-- TEXT FOR ANALYSIS follows --

Lord Chamberlain of the Household
- In office 8 July 1846 – 5 September 1848
- Monarch: Victoria
- Prime Minister: Lord John Russell
- Preceded by: The Earl De La Warr
- Succeeded by: The Marquess of Breadalbane

Lord Steward of the Household
- In office 10 January 1854 – 23 November 1857
- Monarch: Victoria
- Prime Minister: The Earl of Aberdeen The Viscount Palmerston
- Preceded by: The Duke of Norfolk
- Succeeded by: The Earl of St Germans

Personal details
- Born: 14 April 1798 Admiralty Building Whitehall, London, England
- Died: 27 December 1857 (aged 59) Althorp, Brington, Northamptonshire, England
- Party: Whig
- Spouses: ; Georgiana Poyntz ​ ​(m. 1830; died 1851)​ ; Adelaide Horatia Seymour ​ ​(m. 1854)​
- Children: Lady Georgiana Spencer John Spencer, 5th Earl Spencer Lady Sarah Spencer Lady Victoria Mansfield Charles Spencer, 6th Earl Spencer
- Parent(s): George Spencer, 2nd Earl Spencer Lady Lavinia Bingham
- Alma mater: Eton College

Military service
- Allegiance: United Kingdom
- Branch/service: Royal Navy
- Years of service: 1811–1831
- Rank: midshipman (navy) post-captain (navy)
- Commands: HMS Talbot HMS Alacrity
- Battles/wars: Napoleonic Wars; Greek War of Independence Battle of Navarino; Morea Expedition; ; War of the Second Coalition Battle of the Nile; ;

= Frederick Spencer, 4th Earl Spencer =

British vice-admiral and politician (1798–1857)

-- TEXT FOR ANALYSIS concluded --

▶ ABOUT THIS TASK: Return the full profile of Frederick Spencer, 4th Earl Spencer, word for word with nothing changed. The items that come next are separate material, unrelated to the profile above.

-- DATA FOR REVIEW follows --

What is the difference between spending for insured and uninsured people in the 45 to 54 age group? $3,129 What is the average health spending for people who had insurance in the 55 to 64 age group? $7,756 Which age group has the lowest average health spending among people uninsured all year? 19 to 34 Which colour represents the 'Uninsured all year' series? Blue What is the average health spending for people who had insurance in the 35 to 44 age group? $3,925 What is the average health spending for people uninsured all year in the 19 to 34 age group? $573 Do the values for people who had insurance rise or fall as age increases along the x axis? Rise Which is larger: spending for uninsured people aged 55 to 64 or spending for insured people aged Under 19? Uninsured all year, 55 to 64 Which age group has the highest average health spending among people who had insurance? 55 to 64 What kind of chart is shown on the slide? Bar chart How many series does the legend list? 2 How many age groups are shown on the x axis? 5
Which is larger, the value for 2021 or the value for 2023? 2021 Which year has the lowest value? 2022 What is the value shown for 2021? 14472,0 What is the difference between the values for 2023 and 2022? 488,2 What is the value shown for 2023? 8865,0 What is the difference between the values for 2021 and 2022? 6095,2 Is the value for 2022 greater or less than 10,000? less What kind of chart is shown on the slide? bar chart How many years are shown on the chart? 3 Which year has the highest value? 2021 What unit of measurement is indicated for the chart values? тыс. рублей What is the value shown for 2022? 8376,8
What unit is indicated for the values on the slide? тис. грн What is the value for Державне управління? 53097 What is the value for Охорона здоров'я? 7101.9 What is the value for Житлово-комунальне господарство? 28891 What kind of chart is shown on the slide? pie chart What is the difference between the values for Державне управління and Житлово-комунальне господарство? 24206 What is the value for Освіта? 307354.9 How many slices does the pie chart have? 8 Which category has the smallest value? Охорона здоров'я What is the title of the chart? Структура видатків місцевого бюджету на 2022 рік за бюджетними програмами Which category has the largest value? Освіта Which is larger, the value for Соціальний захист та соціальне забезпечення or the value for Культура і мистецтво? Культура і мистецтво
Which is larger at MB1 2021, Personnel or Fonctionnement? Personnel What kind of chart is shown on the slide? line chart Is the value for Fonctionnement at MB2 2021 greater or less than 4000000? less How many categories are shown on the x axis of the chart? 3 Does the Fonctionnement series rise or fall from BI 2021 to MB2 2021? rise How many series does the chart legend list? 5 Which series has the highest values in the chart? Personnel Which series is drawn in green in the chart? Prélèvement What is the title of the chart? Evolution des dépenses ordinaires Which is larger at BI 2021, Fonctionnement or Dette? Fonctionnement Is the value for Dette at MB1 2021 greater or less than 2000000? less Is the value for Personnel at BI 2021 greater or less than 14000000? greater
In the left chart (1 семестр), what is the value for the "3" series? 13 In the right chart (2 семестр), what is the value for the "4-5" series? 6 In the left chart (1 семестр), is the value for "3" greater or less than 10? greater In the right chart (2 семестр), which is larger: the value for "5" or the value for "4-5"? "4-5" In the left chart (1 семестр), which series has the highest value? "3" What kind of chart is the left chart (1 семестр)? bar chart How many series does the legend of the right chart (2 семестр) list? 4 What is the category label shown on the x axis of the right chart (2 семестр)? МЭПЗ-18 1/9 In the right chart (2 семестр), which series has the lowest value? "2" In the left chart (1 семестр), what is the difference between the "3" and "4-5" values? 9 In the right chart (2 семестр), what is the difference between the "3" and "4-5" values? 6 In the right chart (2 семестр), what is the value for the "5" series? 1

-- DATA FOR REVIEW concluded --

▶ ANSWER TO THE PROBLEM:
Lord Chamberlain of the Household
- In office 8 July 1846 – 5 September 1848
- Monarch: Victoria
- Prime Minister: Lord John Russell
- Preceded by: The Earl De La Warr
- Succeeded by: The Marquess of Breadalbane

Lord Steward of the Household
- In office 10 January 1854 – 23 November 1857
- Monarch: Victoria
- Prime Minister: The Earl of Aberdeen The Viscount Palmerston
- Preceded by: The Duke of Norfolk
- Succeeded by: The Earl of St Germans

Personal details
- Born: 14 April 1798 Admiralty Building Whitehall, London, England
- Died: 27 December 1857 (aged 59) Althorp, Brington, Northamptonshire, England
- Party: Whig
- Spouses: ; Georgiana Poyntz ​ ​(m. 1830; died 1851)​ ; Adelaide Horatia Seymour ​ ​(m. 1854)​
- Children: Lady Georgiana Spencer John Spencer, 5th Earl Spencer Lady Sarah Spencer Lady Victoria Mansfield Charles Spencer, 6th Earl Spencer
- Parent(s): George Spencer, 2nd Earl Spencer Lady Lavinia Bingham
- Alma mater: Eton College

Military service
- Allegiance: United Kingdom
- Branch/service: Royal Navy
- Years of service: 1811–1831
- Rank: midshipman (navy) post-captain (navy)
- Commands: HMS Talbot HMS Alacrity
- Battles/wars: Napoleonic Wars; Greek War of Independence Battle of Navarino; Morea Expedition; ; War of the Second Coalition Battle of the Nile; ;

= Frederick Spencer, 4th Earl Spencer =

British vice-admiral and politician (1798–1857)